Task brief: In the Angels pitching article below, repeat the passage word for word, beginning at the words "The Angels have" and stopping after "part with pitching.".

Text section:
Advertisement

Angels GM Billy Eppler prefers not to trade away pitchers

Seated next to owner Arte Moreno, right, Angels General Manager Billy Eppler answers media questions during an introductory news conference in October.

Seated next to owner Arte Moreno, right, Angels General Manager Billy Eppler answers media questions during an introductory news conference in October.

(Gina Ferazzi / Los Angeles Times)
Share

The Angels have a surplus of starting pitching, including several young arms that other teams might covet, but new General Manager Billy Eppler is reluctant to deal from that area of strength.

“I’d prefer not to do that,” Eppler said Monday on the first day of baseball’s winter meetings. “There’s an element of that that is robbing Peter to pay Paul. We’re going to need a number of starting pitchers — five, seven, eight, nine — throughout the season. We want to keep that depth.”

If the price tags soar on the free-agent outfielders the Angels are pursuing — Jason Heyward, Yoenis Cespedes, Justin Upton and Alex Gordon appear to top the list — they may have no choice but to part with pitching.

Advertisement

Eppler said he is open to acquiring a player as a shorter-term solution in left field, and among the potential targets are Cincinnati’s Jay Bruce, who is signed for one more year at $12.5 million, Colorado’s Carlos Gonzalez (two years, $37 million), the New York Yankees’ Brett Gardner (three years, $39.5 million) and Toronto’s Ben Revere (projected to get $6.7 million in arbitration).

Entries from a dataset:

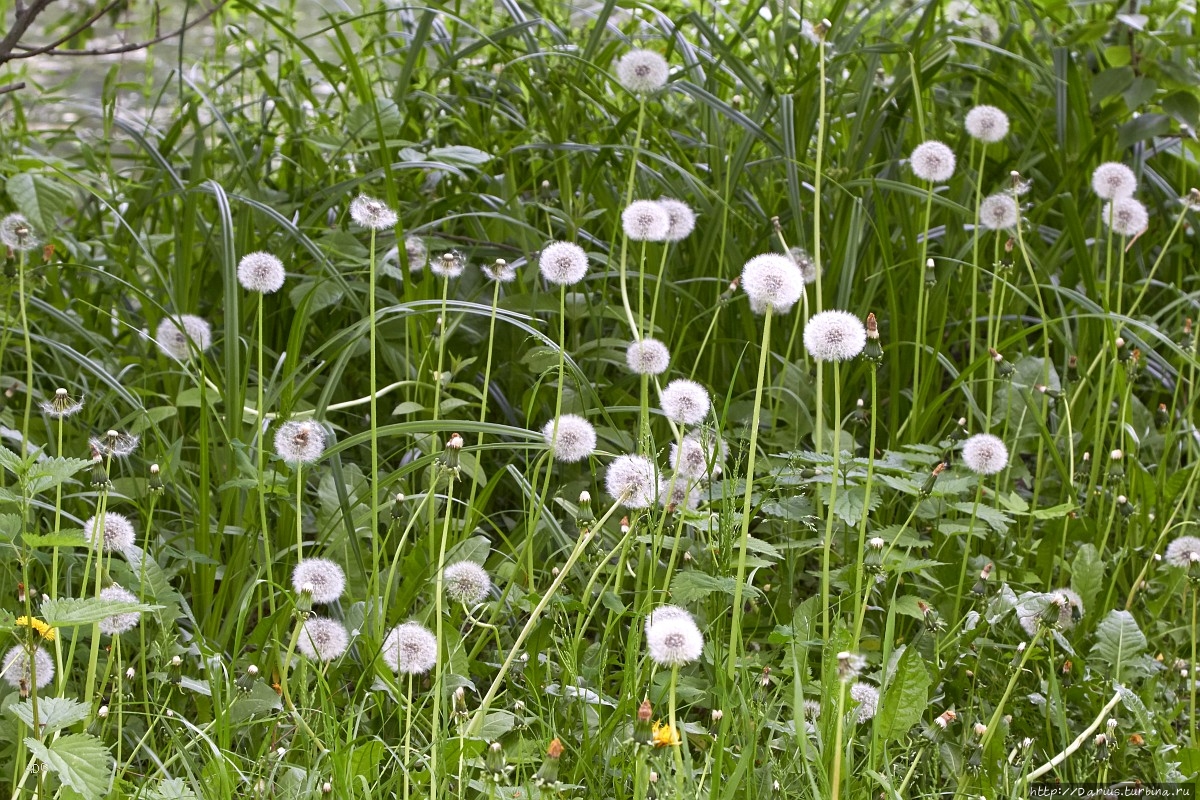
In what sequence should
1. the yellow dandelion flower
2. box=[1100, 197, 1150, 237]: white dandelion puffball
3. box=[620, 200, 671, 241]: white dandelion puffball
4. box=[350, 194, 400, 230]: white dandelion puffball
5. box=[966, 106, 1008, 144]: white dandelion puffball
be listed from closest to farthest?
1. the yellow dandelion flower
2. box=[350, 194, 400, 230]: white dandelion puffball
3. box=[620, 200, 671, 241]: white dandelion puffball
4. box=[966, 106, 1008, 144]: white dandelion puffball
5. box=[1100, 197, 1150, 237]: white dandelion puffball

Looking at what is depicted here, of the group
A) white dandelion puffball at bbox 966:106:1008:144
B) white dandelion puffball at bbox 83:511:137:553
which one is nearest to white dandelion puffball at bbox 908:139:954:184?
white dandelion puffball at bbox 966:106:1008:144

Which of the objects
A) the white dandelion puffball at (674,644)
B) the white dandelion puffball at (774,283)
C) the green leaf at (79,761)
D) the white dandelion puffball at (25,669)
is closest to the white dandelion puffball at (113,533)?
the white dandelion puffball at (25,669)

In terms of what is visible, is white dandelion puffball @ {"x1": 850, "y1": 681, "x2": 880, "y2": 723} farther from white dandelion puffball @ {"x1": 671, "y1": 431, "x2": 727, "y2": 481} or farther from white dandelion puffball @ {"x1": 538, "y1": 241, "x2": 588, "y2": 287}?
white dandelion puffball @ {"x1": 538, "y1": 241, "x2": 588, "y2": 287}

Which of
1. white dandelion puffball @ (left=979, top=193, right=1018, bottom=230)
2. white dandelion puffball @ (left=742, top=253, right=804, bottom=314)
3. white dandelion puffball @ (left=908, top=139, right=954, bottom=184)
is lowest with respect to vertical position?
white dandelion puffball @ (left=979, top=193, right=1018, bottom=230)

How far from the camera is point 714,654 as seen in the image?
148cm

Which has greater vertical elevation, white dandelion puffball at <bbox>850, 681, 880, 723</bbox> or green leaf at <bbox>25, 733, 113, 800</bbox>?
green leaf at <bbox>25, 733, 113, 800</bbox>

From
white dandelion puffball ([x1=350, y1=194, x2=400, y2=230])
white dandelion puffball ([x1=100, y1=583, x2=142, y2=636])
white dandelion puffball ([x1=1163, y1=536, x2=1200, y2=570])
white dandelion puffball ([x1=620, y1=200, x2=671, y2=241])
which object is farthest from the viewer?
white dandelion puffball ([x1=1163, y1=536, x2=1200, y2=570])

Task result:
The Angels have a surplus of starting pitching, including several young arms that other teams might covet, but new General Manager Billy Eppler is reluctant to deal from that area of strength.

“I’d prefer not to do that,” Eppler said Monday on the first day of baseball’s winter meetings. “There’s an element of that that is robbing Peter to pay Paul. We’re going to need a number of starting pitchers — five, seven, eight, nine — throughout the season. We want to keep that depth.”

If the price tags soar on the free-agent outfielders the Angels are pursuing — Jason Heyward, Yoenis Cespedes, Justin Upton and Alex Gordon appear to top the list — they may have no choice but to part with pitching.